● Set task: Write the rows from the line with "What is the depth" through the end of the rows as a two-column CSV with the headers text and answer, giving each row its own line and putting each field in quotes with line breaks turned into spaces. Leave the pictures out.

● Material provided:
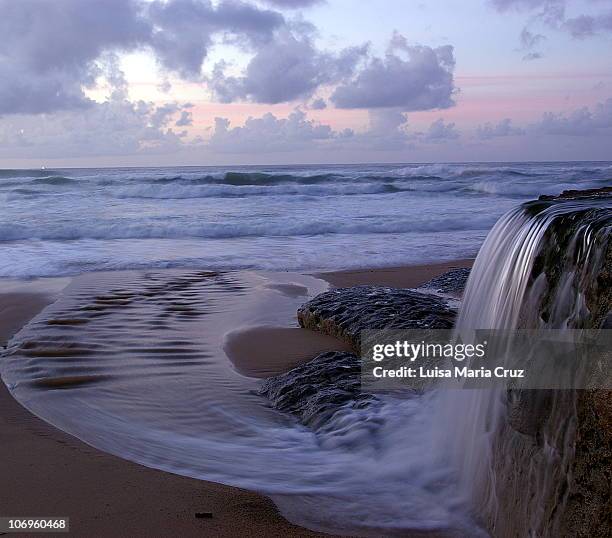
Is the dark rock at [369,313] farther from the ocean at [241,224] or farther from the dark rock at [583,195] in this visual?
the ocean at [241,224]

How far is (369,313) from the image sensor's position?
19.7ft

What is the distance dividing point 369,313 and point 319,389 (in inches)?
60.7

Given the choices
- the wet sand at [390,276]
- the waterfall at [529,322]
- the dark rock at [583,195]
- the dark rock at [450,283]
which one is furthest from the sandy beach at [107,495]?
the wet sand at [390,276]

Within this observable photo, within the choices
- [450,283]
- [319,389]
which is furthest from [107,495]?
[450,283]

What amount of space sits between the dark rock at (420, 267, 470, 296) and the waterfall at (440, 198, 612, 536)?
416 centimetres

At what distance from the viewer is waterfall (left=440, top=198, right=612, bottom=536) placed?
2350 millimetres

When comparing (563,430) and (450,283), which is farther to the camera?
(450,283)

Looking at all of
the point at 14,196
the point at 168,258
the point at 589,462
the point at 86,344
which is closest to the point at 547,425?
the point at 589,462

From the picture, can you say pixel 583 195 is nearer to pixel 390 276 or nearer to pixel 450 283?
pixel 450 283

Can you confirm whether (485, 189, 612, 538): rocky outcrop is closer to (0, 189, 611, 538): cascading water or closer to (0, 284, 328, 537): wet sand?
(0, 189, 611, 538): cascading water

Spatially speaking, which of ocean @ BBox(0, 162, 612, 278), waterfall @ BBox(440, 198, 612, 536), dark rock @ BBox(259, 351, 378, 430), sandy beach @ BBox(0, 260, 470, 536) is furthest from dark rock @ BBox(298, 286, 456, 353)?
ocean @ BBox(0, 162, 612, 278)

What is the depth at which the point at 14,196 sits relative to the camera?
87.9ft

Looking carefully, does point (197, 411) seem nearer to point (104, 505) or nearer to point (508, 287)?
point (104, 505)

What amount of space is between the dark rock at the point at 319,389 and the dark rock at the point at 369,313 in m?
0.56
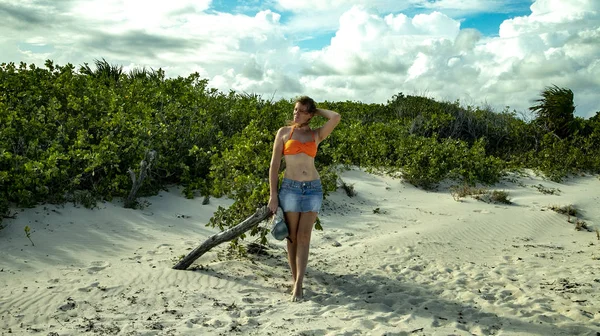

● Response to this exercise:
text,answer
"What is the depth at which the point at 14,196 sits relative to the camera?","87.9ft"
"Looking carefully, does point (197, 411) seem nearer to point (104, 505) or nearer to point (508, 287)?","point (104, 505)"
"What amount of space is between the dark rock at the point at 319,389 and the dark rock at the point at 369,313 in m?","0.56"